-------- BACAAN YANG DISEDIAKAN --------

Categories: Nasional

SUN YAT-SEN: ‘Pajak Ini adalah Satu-Satunya Cara untuk Mendukung Pemerintah’

BRUSSELS, musim semi, 1905. Seorang pria necis 40 tahun, dengan jas, dasi dan rambut tersisir rapi, baru tiba dari London. Ia hendak menemui sejumlah mahasiswa dan imigran China yang tergabung dalam Komunitas Kebangkitan Kembali China. Ada 30 orang yang menunggu pidatonya.

Sesampainya di sebuah gedung pertemuan, pria necis yang semula dokter ini memeluk hadirin yang datang. Perlahan ia melangkah ke podium.

“Kita punya tiga prinsip yang akan membebaskan seluruh rakyat China, yaitu nasionalisme, demokrasi, dan kesejahteraan,” katanya. (Lyon, 1968)

Pada awal abad ke-20 itu, gelombang demokrasi, sosialisme, juga komunisme, mulai pasang di seluruh penjuru dunia. Kolonialisme Eropa di negara dunia ketiga, Kesultanan Usman di Turki, Kekaisaran Tsar di Rusia, mulai mendapatkan perlawanan, termasuk Dinasti Qing di China.

Sun Yat-sen, pria necis itu, adalah pelarian politik dari China. Satu dasawarsa sebelumnya, ia terpaksa melarikan diri ke Jepang, setelah Dinasti Qing memburunya. Dari Jepang, ia lalu melanglang ke berbagai kota di Amerika, Eropa, Kanada, Thailand, Singapura, juga bersembunyi di Malaysia.

Di kota-kota tersebut ia menggalang dana dari para keturunan China untuk menjatuhkan Dinasti Qing, dinasti impor asal Manchuria yang berkuasa di China sejak 200 tahun lalu. Ia merilis obligasi yang dibayar saat Republik China kelak lahir. Dari luar negeri, ia membidani lahirnya sebuah bangsa.

Tiga prinsip yang diucapkannya di Brussels itu, Minzu, Mínquán, dan Mínshēng, adalah dasar filosofi negara, atau philosophische grondslag dalam istilah Bung Karno yang mengutipnya dalam pidato kelahiran Pancasila, untuk menjadikan China negara yang bebas, makmur, dan kuat.

-------- ENTRI DATA --------

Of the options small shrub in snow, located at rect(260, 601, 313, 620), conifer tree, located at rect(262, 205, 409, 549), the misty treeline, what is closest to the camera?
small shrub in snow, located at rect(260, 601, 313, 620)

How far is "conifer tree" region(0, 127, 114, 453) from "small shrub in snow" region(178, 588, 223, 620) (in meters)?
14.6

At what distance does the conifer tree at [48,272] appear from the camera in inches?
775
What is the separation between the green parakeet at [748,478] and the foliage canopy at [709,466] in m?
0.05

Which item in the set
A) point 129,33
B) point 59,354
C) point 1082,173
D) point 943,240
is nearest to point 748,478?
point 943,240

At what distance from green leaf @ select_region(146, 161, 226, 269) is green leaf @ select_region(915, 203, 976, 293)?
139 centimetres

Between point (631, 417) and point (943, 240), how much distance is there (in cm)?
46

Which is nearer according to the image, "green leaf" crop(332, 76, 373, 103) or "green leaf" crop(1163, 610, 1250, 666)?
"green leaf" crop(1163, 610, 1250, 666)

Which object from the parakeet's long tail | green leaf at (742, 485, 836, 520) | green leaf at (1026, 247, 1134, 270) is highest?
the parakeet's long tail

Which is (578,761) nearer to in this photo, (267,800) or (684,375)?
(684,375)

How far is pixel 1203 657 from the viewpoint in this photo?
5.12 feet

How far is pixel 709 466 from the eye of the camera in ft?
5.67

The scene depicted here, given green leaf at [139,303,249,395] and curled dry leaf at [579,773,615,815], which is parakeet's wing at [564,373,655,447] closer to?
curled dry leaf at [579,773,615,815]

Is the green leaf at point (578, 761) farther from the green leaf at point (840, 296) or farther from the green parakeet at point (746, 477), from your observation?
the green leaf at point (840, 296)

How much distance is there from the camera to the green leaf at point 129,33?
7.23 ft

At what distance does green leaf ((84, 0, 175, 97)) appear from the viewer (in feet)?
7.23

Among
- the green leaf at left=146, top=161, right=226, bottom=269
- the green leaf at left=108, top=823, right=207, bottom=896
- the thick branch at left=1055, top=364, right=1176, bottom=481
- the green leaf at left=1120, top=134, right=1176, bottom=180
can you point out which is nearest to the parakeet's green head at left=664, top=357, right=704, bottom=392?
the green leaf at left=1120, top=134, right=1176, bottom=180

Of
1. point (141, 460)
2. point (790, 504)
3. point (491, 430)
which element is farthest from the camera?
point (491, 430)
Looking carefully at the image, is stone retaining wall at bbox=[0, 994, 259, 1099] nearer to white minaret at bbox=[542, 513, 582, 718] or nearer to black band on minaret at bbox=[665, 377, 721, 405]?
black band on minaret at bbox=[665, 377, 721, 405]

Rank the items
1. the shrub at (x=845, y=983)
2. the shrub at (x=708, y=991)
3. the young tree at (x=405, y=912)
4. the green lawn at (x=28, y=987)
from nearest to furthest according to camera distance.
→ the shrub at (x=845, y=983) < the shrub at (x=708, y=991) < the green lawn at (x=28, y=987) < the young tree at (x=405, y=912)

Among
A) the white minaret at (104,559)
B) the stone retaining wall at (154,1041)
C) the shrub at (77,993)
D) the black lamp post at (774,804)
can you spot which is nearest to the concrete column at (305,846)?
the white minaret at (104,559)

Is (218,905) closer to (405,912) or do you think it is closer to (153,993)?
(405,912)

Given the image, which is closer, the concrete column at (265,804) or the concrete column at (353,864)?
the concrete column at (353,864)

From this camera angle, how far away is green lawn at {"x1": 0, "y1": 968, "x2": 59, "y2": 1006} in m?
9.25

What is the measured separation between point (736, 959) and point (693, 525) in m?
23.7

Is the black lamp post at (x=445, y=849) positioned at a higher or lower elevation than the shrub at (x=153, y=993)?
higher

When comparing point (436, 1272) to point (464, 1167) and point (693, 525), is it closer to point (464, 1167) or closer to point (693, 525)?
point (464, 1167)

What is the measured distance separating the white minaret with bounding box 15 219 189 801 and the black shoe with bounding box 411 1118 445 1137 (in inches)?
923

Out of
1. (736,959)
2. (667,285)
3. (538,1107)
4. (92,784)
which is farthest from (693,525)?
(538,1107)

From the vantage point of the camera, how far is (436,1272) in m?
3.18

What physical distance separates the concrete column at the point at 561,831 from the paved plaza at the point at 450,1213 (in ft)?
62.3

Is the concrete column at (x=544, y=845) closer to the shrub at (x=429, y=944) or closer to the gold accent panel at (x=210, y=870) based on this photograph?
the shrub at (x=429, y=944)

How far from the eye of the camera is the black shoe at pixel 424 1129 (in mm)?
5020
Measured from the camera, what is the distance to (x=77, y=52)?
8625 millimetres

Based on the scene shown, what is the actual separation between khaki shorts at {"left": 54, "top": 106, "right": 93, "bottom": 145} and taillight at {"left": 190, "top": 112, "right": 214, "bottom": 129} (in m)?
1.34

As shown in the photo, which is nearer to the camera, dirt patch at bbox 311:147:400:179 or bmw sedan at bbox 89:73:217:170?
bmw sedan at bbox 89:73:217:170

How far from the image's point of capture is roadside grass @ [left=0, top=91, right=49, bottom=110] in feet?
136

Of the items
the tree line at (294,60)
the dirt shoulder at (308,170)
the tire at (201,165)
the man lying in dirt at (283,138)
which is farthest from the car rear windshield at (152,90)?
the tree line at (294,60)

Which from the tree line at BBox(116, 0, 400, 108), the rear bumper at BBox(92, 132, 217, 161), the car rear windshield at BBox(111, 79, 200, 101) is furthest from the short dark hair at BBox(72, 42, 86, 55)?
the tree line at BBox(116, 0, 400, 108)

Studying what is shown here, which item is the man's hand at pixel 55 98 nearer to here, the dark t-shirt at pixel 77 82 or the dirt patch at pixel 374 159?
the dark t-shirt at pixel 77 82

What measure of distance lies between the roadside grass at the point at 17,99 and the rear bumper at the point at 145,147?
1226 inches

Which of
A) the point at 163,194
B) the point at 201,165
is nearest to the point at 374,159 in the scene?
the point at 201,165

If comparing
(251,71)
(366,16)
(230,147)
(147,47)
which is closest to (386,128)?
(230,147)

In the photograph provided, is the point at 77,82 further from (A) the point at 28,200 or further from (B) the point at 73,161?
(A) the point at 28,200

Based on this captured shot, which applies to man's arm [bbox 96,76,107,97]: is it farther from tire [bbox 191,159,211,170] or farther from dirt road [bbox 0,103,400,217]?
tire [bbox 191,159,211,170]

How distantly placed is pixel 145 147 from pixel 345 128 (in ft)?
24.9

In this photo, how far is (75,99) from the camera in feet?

--------

TUJUAN LATIHAN: Lanjutkan bacaan tentang Sun Yat-sen, dimulai setelah kalimat terakhirnya. Baris-baris di atas diambil dari sumber yang berbeda.

PEMBAHASAN LATIHAN:
Prinsip Mínzú (nasionalisme) menggambarkan bangsa yang disatukan oleh tujuan. Dengan ini, Mínzú berarti kemerdekaan dari dominasi pihak lain. Untuk itu, semua etnis di China, terutama Han, Mongol, Tibet, Manchu, dan Uighur, harus disatukan untuk melawan imperalisme.

Mínquán (demokrasi) mewakili pembagian dua kekuatan, yaitu kekuatan politik dan kekuatan pemerintahan. Kekuatan politik adalah kekuatan seluruh rakyat yang diwakili Dewan Perwakilan Rakyat. Kekuatan pemerintahan adalah adalah kekuatan administrasi, diwakili eksekutif dan pengadilan.

Sementara Mínshēng (kesejahteraan) menggambarkan misi kesejahteraan sosial negara sekaligus kritik langsung terhadap praktik kapitalisme. Prinsip ini menunjukkan bagaimana Pemerintah China memajukan kesejahteraan umum demi kemajuan ekonomi rakyatnya.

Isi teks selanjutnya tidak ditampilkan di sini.